── Exercise input ──

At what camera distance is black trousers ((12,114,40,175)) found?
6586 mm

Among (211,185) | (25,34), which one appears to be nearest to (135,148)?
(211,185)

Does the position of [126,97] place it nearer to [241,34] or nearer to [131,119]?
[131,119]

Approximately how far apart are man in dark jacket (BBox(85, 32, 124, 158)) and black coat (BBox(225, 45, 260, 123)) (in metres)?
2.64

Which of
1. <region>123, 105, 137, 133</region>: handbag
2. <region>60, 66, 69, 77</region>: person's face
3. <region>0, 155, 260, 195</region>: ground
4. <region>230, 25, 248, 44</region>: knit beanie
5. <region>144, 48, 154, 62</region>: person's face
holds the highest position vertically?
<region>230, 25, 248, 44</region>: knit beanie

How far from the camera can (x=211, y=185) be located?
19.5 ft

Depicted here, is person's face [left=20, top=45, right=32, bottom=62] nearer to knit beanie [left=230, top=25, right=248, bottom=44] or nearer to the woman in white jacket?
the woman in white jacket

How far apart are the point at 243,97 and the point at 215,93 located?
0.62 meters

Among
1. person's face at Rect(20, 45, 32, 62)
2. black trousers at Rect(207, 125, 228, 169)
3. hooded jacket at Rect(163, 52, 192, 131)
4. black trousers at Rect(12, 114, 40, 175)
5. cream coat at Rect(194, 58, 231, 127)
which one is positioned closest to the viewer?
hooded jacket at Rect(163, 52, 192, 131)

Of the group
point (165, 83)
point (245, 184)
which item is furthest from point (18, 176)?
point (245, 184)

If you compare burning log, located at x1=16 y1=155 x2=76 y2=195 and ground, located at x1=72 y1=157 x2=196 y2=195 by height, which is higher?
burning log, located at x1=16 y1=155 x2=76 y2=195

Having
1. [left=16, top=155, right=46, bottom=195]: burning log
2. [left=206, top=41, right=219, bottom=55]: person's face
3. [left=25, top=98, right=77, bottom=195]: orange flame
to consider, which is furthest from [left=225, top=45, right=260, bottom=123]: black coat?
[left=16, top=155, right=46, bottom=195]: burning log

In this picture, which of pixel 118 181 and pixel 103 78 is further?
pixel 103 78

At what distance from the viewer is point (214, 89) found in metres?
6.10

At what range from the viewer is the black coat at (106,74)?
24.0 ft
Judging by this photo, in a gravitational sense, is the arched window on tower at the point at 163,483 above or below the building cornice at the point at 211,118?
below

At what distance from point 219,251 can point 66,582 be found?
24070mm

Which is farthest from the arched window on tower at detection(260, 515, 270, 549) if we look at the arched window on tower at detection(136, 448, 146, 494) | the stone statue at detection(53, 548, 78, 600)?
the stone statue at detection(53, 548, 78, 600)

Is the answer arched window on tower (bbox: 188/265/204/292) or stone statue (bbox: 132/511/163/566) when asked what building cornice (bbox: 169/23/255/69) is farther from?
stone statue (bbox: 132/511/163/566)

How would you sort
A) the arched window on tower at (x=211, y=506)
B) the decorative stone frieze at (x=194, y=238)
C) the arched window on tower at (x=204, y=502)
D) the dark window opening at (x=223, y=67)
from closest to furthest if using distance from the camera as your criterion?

───

Set exercise
Repeat the entries exactly, all of them.

In response
At what camera distance is black trousers ((12,114,40,175)) found?
6586 mm

Among (211,185) | (25,34), which one appears to be nearest to (135,148)?
(211,185)

Does the position of [126,97] place it nearer to [241,34] or nearer to [131,119]?
[131,119]

Approximately how far apart are man in dark jacket (BBox(85, 32, 124, 158)) and black coat (BBox(225, 45, 260, 123)) (in metres)?
2.64

Which of
1. <region>123, 105, 137, 133</region>: handbag
2. <region>60, 66, 69, 77</region>: person's face
3. <region>0, 155, 260, 195</region>: ground
4. <region>230, 25, 248, 44</region>: knit beanie
5. <region>144, 48, 154, 62</region>: person's face
holds the highest position vertically?
<region>230, 25, 248, 44</region>: knit beanie

How far from the camera can (x=211, y=185) be located?
19.5 ft

Depicted here, is person's face [left=20, top=45, right=32, bottom=62] nearer to knit beanie [left=230, top=25, right=248, bottom=44] or nearer to the woman in white jacket?
the woman in white jacket

How far apart are the point at 243,97 and the point at 215,93 located?
0.62 meters

Among
1. person's face at Rect(20, 45, 32, 62)
2. black trousers at Rect(207, 125, 228, 169)
3. hooded jacket at Rect(163, 52, 192, 131)
4. black trousers at Rect(12, 114, 40, 175)
5. cream coat at Rect(194, 58, 231, 127)
which one is positioned closest to the viewer?
hooded jacket at Rect(163, 52, 192, 131)

Of the group
point (165, 83)
point (245, 184)
which item is furthest from point (18, 176)?
point (245, 184)

If you compare burning log, located at x1=16 y1=155 x2=76 y2=195 and ground, located at x1=72 y1=157 x2=196 y2=195 by height, which is higher?
burning log, located at x1=16 y1=155 x2=76 y2=195

Having
1. [left=16, top=155, right=46, bottom=195]: burning log
2. [left=206, top=41, right=219, bottom=55]: person's face
3. [left=25, top=98, right=77, bottom=195]: orange flame
to consider, which is furthest from [left=225, top=45, right=260, bottom=123]: black coat?
[left=16, top=155, right=46, bottom=195]: burning log

In this picture, which of pixel 118 181 and pixel 103 78 is further?
pixel 103 78

At what distance from the viewer is point (214, 89) found in metres?
6.10

At what range from the viewer is the black coat at (106,74)?
24.0 ft
Judging by this photo, in a gravitational sense, is the arched window on tower at the point at 163,483 above or below the building cornice at the point at 211,118?
below

At what distance from point 219,251 can point 66,582 be found?
24070mm

Which is farthest from the arched window on tower at detection(260, 515, 270, 549) if we look at the arched window on tower at detection(136, 448, 146, 494) | the stone statue at detection(53, 548, 78, 600)?
the stone statue at detection(53, 548, 78, 600)

Is the answer arched window on tower (bbox: 188/265/204/292) or stone statue (bbox: 132/511/163/566) when asked what building cornice (bbox: 169/23/255/69) is farther from?
stone statue (bbox: 132/511/163/566)

How would you sort
A) the arched window on tower at (x=211, y=506)
B) the decorative stone frieze at (x=194, y=238)
C) the arched window on tower at (x=204, y=502)
D) the dark window opening at (x=223, y=67)
from closest to furthest if using distance from the camera as your criterion?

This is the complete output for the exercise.